There are separate pages dedicated to every state in the United States, as well as International pages, listing the Lyme organization that exist in the individual states/countries. We believe that finding the most local resources to you is valuable information. Those organizations should be able to best direct you to the local help you need.

In addition to the Organization/Group listings, there are pages linking you to; Lyme blogs, patient stories both written and video, books and movies. The site is also set up so that you can leave links to your favorite Lyme organizations, your blogs, and your stories. Someone from Lymenaide will review the comments and add your links to the listings.

We are dedicated to spreading Lyme disease awareness and helping those with Lyme find the resources they need to get well.

Visit Learn About Lyme- http://learnaboutlyme.com/

Talia and Dov - The Wellspring

The Lyme disease community is becoming truly blessed with wonderful supporters. Today we want to introduce you to one of our newest supporters, Talia Osteen and her band The Wellspring, which includes herself and Dov Rosenblatt.

Back in May Talia was one of the first celebrities to sign up to star in the Lyme disease public service announcements Lymenaide produced. Unfortunately timing didn’t work in our favor. She was bummed and we were bummed, but we promised to keep in contact and make something happen in the future. True to her word, Talia has stayed in touch with us and in making Lyme disease awareness an important message.

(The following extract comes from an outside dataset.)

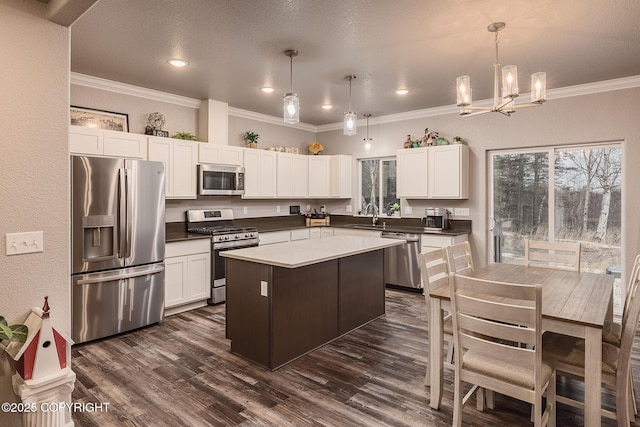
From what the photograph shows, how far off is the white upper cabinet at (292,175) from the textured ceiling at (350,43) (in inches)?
58.9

We sent Talia and The Wellspring one of our celebrity press kits. We also asked them if they would like to get involved with our Lyme celebrity upcycle fundraiser this Fall. They said yes! If you don’t know about the upcycle fundraiser you can read more about it here- http://upcycledbyash.blogspot.com/p/lyme-project.html. We are humbled by the support of our celebrities in helping us, and thankful for The Wellspring’s participation in our fundraising efforts.

We are also excited to announce The Wellspring performed at a benefit for the Gulf in NYC on July 25th and released  The Wellspring EP on iTunes on July 29th. They are extremely talented and their music is good for people of all ages no matter what genre of music you prefer. Their EP release is amazing and we’re sure you’ll enjoy it as much as we do. Please check them out and show them the same support they are showing the Lyme Community. You will be healing more about them and their Lyme disease support soon!

More from The Wellspring- http://www.reverbnation.com/c/fr5/artist_646848?eid=A646848_4988981

Get The Wellspring EP on iTunes for only $4.95- http://itunes.apple.com/us/album/waterproof/id381765335?i=381765354&ign-mpt=uo%3D4

Talia Osteen

Thank you again to The Wellspring for their wonderful music, as well as a special thanks to Talia for taking part in our Lyme disease awareness projects and fundraising. Help show your appreciation for their support, here’s the link to their fan page on Facebook: http://www.facebook.com/welovethewellspring Twitter:@_TheWellspring We truly appreciate those who use their talents and voices to support those of us in the fight to raise awareness of this disease that causes so many to suffer so needlessly.

Congrats to The Wellspring on your release, we wish you much success!